К немецким врачам Спиридон сберёг благодарность и почтение. Они ему, уже безнадёжно слепому, вгоняли большую иглу в хребет, долго держали под повязками с мазью на глазах, потом сняли повязки в полутёмной комнате и велели – «смотри!». И мир забрезжил! При свете тусклого ночника, казавшегося Спиридону ярким солнцем, он одним глазом различил тёмный очерк головы своего спасителя и, припав, поцеловал его руку.

Нержин вообразил себе всегда сосредоточенное, а в этот миг смягчённое лицо глазного доктора с Рейна. Врач смотрел на освобождённого от повязок рыжего дикаря из восточных степей, чей тёплый голос, чья благодарность взахлёб говорили, что дикарь этот, возможно, был предназначен к лучшей жизни и не по своей вине стал таким.

А поступок был с точки зрения немцев хуже, чем дикарский.

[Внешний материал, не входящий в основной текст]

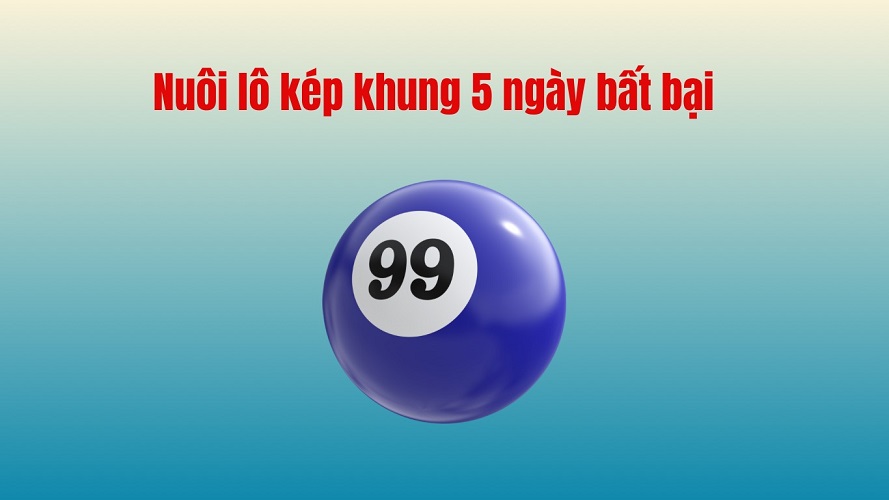Chiến Lược Vào Tiền Nuôi Lô Kép Khung 5 Ngày Chuẩn Nhất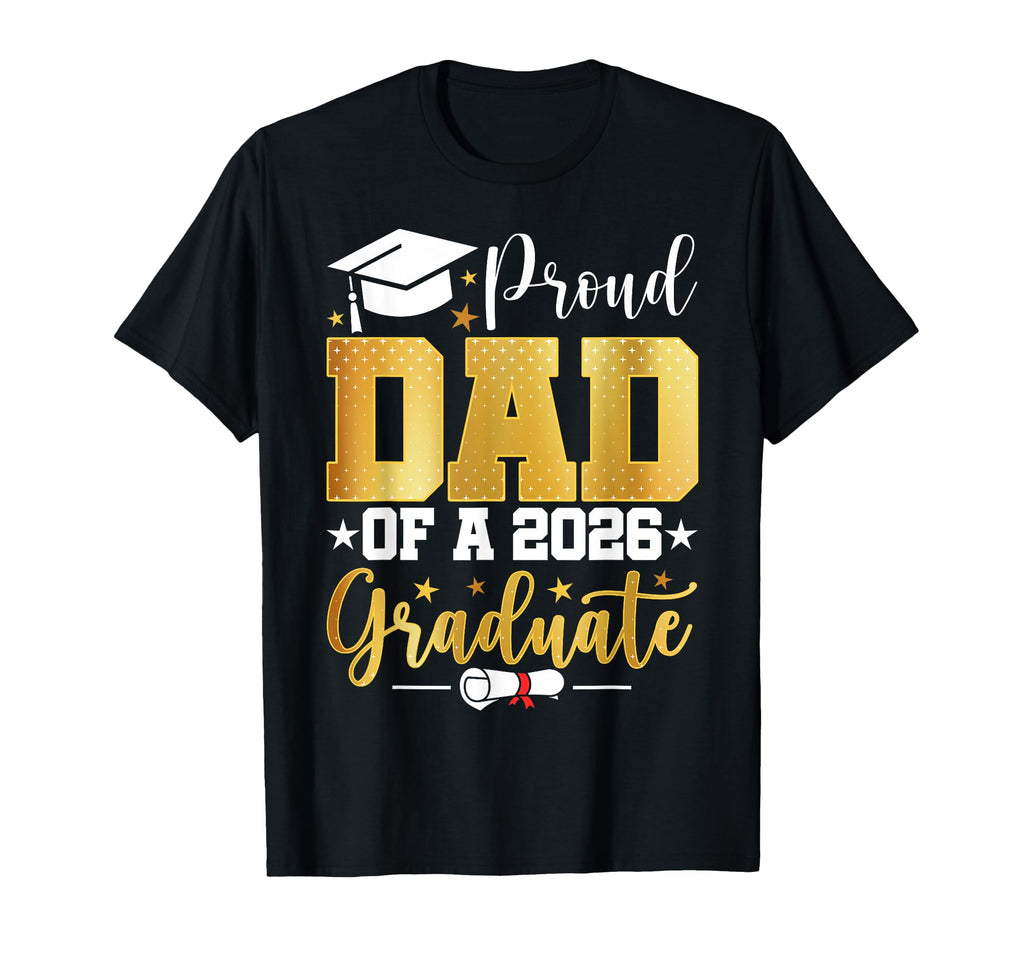 Proud Dad 2026 Graduate Family T-Shirt - Casual Everyday Wear Unisex - T-Shirt, Sweatshirt, Hoodie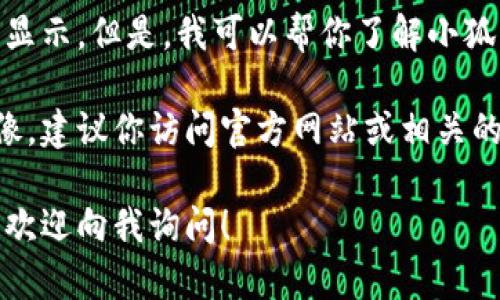 抱歉，我无法直接提供图片或数据显示。但是，我可以帮你了解小狐狸钱包的基本信息和使用方法。  

如果你需要获取小狐狸钱包的图像，建议你访问官方网站或相关的社交媒体平台搜索。

如果你对小狐狸钱包有其他问题，欢迎向我询问！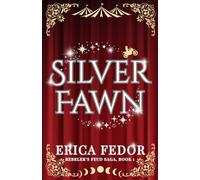 Silver Fawn: (The Rebeler's Feud Saga, Book 1)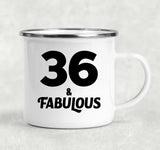 36th Birthday 36 & Fabulous - 12oz Camping Mug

Уже после конца войны Спиридон со всей семьёй жил в американском лагере перемещённых лиц. И повстречался с ним односельчанин, сват, ещё иначе «сват-сучка» за какие-то дела при сколачивании колхоза. С этим сватом-сучкой они вместе ехали до Слуцка, а в Германии их раскидали. И вот теперь надо было благополучную встречу обмыть, и другого ничего не было – принёс сват бутылку спирту. Спирт был непробованный, и надпись немецкая не прочтена – зато безплатно им достался. Что ж, и осмотрительный, недоверчивый, избегнувший тысячи опасностей Спиридон тоже ведь был не защищён от русского авося – ладно, откупоривай, сват! Чкнул Спиридон полный стакан, а остальное в одномашку допил сват-сучка. Спасибо, хоть сыновей при том не было, а то б и им по стопочке досталось. Проснувшись после полудня, Спиридон испугался ранней темноты в комнате, высунулся в окно, но света было мало и там, и он долго не мог понять, как это у американского штаба через улицу и у часового верхней половины не было, а нижняя была. Он ещё хотел скрыть беду от Марфы, но к вечеру пелена полной слепоты застлала и нижнюю часть его глаз.

А сват-сучка умер.

После первой операции глазные врачи сказали: год прожить в покое, потом сделают ещё одну, левый будет видеть совсем, а правый – наполовину. Они это точно обещали, и надо было бы дождаться, но…

– Наши-то врали, стервы, – в обои ухи не уберёшь. И колхозов больше нет, и всё вам прощается, братья и сёстры вас ждут, колокола звонят – хоть американские ботинки скидать, босиком сюдою бечь.

Нет! Это не помещалось в голове.

– Данилыч! – выразительно отговаривал Нержин, будто не поздно было ещё и передумать. – Да ведь не сам ли ты говорил… насчёт лебеды? Кой тебя леший за загривок тянул? Неужели ты мог поверить?